Kelsey Hatcher arrived at the University of Alabama at Birmingham Hospital on Dec. 19 for a scheduled induction for her fourth pregnancy. Many would assume Kelsey’s fourth time giving birth would be a walk in the park, and some may consider her an expert since she had three prior typical, healthy pregnancies.a
However, Kelsey walked into UAB with a pregnancy classified as truly one in a million: She has a rare double uterus and was pregnant with a baby on each side.
After 20 combined hours of labor, she gave birth to two girls, Baby A born Dec. 19 and Baby B born Dec. 20. For Kelsey and her family, this rarity meant double the uterus, double the labor, double the babies and double the birthdays.
When Kelsey was 17, she was diagnosed with a double uterus — also known as uterus didelphys — a rare congenital anomaly that occurs in 0.3 percent of women. The condition occurs when the Müllerian ducts fail to fuse together and subsequently form two uterine cavities, often referred to as “horns.” Each uterus has one fallopian tube and one ovary. In Kelsey’s case, she also has two cervices.
A few weeks into her fourth pregnancy, Kelsey noticed some bleeding. Since women with a double uterus are at a higher risk of miscarriage, she made an appointment for her first ultrasound. After the UAB ultrasound showed the baby was doing well, Kelsey asked her to check her second uterus for good measure.

Data extract —

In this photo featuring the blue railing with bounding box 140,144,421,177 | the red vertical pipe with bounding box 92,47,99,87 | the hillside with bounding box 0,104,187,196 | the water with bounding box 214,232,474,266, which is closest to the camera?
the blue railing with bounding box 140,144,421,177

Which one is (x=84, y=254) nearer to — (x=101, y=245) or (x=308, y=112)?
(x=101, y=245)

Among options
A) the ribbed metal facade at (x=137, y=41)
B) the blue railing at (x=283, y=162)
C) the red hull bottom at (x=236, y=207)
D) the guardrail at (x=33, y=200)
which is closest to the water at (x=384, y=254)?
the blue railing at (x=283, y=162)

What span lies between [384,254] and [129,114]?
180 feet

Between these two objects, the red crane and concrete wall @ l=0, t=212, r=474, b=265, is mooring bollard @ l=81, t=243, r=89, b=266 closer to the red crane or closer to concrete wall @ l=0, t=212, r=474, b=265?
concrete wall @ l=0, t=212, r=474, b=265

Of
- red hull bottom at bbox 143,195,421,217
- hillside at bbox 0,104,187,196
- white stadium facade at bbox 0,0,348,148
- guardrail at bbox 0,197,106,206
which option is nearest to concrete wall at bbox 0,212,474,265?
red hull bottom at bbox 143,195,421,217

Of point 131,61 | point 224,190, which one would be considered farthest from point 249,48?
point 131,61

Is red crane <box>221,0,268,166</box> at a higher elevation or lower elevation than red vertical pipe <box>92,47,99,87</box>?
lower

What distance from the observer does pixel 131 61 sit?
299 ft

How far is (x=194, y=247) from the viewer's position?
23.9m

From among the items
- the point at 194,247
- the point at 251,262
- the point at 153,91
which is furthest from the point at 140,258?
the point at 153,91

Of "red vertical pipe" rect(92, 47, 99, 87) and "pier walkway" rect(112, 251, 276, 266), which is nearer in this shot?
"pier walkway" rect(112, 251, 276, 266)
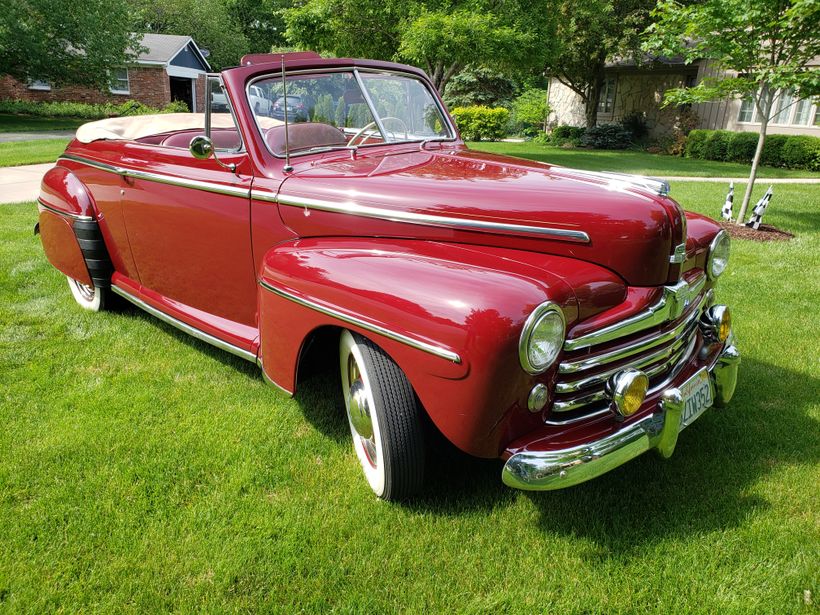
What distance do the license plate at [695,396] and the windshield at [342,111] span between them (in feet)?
6.24

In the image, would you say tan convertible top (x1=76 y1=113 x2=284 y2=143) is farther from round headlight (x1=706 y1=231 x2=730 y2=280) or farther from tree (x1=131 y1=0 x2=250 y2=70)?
tree (x1=131 y1=0 x2=250 y2=70)

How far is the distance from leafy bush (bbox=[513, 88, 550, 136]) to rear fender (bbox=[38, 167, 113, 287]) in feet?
74.7

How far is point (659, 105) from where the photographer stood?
2123cm

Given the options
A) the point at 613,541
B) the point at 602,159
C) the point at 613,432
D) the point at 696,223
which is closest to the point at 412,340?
the point at 613,432

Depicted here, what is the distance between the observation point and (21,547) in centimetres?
219

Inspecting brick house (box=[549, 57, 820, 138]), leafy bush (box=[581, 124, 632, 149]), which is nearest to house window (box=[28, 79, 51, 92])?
brick house (box=[549, 57, 820, 138])

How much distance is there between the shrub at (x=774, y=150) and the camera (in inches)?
648

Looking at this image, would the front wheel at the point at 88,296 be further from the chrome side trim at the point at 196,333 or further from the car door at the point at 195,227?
the car door at the point at 195,227

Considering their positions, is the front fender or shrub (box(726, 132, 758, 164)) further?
shrub (box(726, 132, 758, 164))

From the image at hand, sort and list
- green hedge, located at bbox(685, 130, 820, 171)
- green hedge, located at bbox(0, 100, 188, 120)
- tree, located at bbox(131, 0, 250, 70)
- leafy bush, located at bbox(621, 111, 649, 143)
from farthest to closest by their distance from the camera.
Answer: tree, located at bbox(131, 0, 250, 70)
green hedge, located at bbox(0, 100, 188, 120)
leafy bush, located at bbox(621, 111, 649, 143)
green hedge, located at bbox(685, 130, 820, 171)

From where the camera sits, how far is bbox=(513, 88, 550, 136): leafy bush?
24.9m

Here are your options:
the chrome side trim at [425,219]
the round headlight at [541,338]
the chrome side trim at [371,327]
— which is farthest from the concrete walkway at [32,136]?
the round headlight at [541,338]

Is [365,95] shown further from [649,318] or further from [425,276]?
[649,318]

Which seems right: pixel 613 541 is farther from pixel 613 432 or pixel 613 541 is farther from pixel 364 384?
pixel 364 384
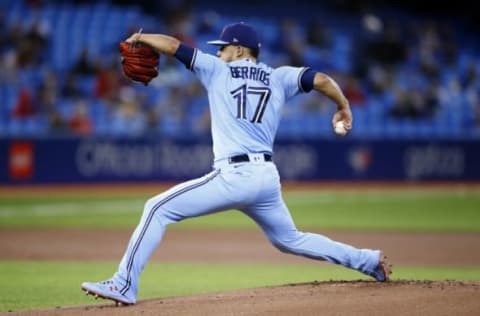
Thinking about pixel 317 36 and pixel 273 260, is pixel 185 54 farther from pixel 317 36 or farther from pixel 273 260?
pixel 317 36

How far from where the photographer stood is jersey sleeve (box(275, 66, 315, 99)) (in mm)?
6945

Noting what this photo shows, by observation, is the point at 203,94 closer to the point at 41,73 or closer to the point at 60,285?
the point at 41,73

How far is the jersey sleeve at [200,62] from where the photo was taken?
6695 mm

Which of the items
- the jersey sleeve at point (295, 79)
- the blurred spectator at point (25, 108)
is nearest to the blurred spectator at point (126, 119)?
the blurred spectator at point (25, 108)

Required action —
Answer these questions from the account of the double-uterus pregnancy:
1. At what age was Kelsey Hatcher diagnosed with a double uterus?
2. In what percentage of women does this condition occur?
3. On what dates were Baby A and Baby B born?
The entries are not required for this work.

Response below —
1. At 17.
2. 0.3 percent.
3. Baby A was born Dec. 19, and Baby B was born Dec. 20.